The reason of his falling into such a delightful sleep is very simple; and yet hardly any one has found it out. It was merely that the fairies took him.
The kind old dame came back at twelve, when school was over, to look at Tom; but there was no Tom there. She looked about for his footprints; but the ground was so hard that there was no slot, as they say in dear old North Devon.
So the old dame went in again, quite sulky, thinking that little Tom had tricked her with a false story, and shammed ill, and then run away again.
* * * * *
When Sir John and the rest of them had run themselves out of breath, and lost Tom, they went back again, looking very foolish. And they looked more foolish still when Sir John heard more of the story from the nurse; and more foolish still, again, when they heard the whole story from Miss Ellie, the little lady in white.
All she had seen was a poor little black chimney-sweep, crying and sobbing, and going to get up the chimney again. Of course, she was very much frightened; and no wonder. But that was all. The boy had taken nothing in the room; by the mark of his little sooty feet, they could see that he had never been off the hearth rug till the nurse caught hold of him. It was all a mistake.
So Sir John told Grimes to go home, and promised him five shillings if he would bring the boy quietly up to him, without beating him, that he might be sure of the truth. For he took it for granted, and Grimes too, that Tom had made his way home.

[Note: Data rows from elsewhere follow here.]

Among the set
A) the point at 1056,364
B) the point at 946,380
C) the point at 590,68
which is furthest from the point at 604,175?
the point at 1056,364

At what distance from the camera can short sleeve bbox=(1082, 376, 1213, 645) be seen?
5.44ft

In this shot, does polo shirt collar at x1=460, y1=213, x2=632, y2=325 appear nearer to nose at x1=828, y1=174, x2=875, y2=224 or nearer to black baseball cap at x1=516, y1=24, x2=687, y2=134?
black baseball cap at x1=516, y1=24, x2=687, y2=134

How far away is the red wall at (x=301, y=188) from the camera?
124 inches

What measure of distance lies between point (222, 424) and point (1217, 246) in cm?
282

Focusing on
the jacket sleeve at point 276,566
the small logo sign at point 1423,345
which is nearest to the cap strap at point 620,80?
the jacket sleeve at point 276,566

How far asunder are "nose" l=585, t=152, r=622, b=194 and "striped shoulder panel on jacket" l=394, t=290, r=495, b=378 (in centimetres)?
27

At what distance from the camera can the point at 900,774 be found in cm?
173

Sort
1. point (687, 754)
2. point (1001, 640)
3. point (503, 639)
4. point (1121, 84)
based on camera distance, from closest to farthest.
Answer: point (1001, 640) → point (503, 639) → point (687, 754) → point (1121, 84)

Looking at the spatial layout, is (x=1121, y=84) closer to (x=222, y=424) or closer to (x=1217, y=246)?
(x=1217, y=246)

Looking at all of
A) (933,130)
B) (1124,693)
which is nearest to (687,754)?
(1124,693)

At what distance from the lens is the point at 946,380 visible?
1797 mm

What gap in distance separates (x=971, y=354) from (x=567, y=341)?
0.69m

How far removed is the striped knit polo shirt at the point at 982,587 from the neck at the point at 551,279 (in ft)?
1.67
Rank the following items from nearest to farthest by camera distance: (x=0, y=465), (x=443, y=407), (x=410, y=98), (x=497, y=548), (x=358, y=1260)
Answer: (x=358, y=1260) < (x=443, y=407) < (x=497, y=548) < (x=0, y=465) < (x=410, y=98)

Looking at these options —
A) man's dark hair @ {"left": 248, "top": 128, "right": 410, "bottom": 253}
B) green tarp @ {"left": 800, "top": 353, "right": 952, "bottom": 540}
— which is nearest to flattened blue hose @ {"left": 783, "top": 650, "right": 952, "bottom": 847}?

But no Tom came back to Mr. Grimes that evening; and he went to the police office, to tell them to look out for the boy. But no Tom was heard of.
So Mr. Grimes came up to Harthover next day with a very sour face; but when he got there, Sir John was over the hills and far away; and Mr. Grimes had to sit in the outer servants' hall all day, and drink strong ale to wash away his sorrows; and they were washed away long before Sir John came back. For good Sir John had slept very badly that night; and he said to his lady, "My dear, the boy must have got over into the grouse moors, and lost himself; and he lies very heavily on my conscience, poor little lad. But I know what I will do."
So, at five the next morning up he got, and bade them bring his shooting pony, and the keeper to come on his pony, and the huntsman, and the first whip, and the second whip, and the underkeeper with the bloodhound in a leash—a great dog as tall as a calf, of the colour of a gravel walk, with mahogany ears and nose, and a throat like a church bell. They took him up to the place where Tom had gone into the wood; and there the hound lifted up his mighty voice, and told them all he knew.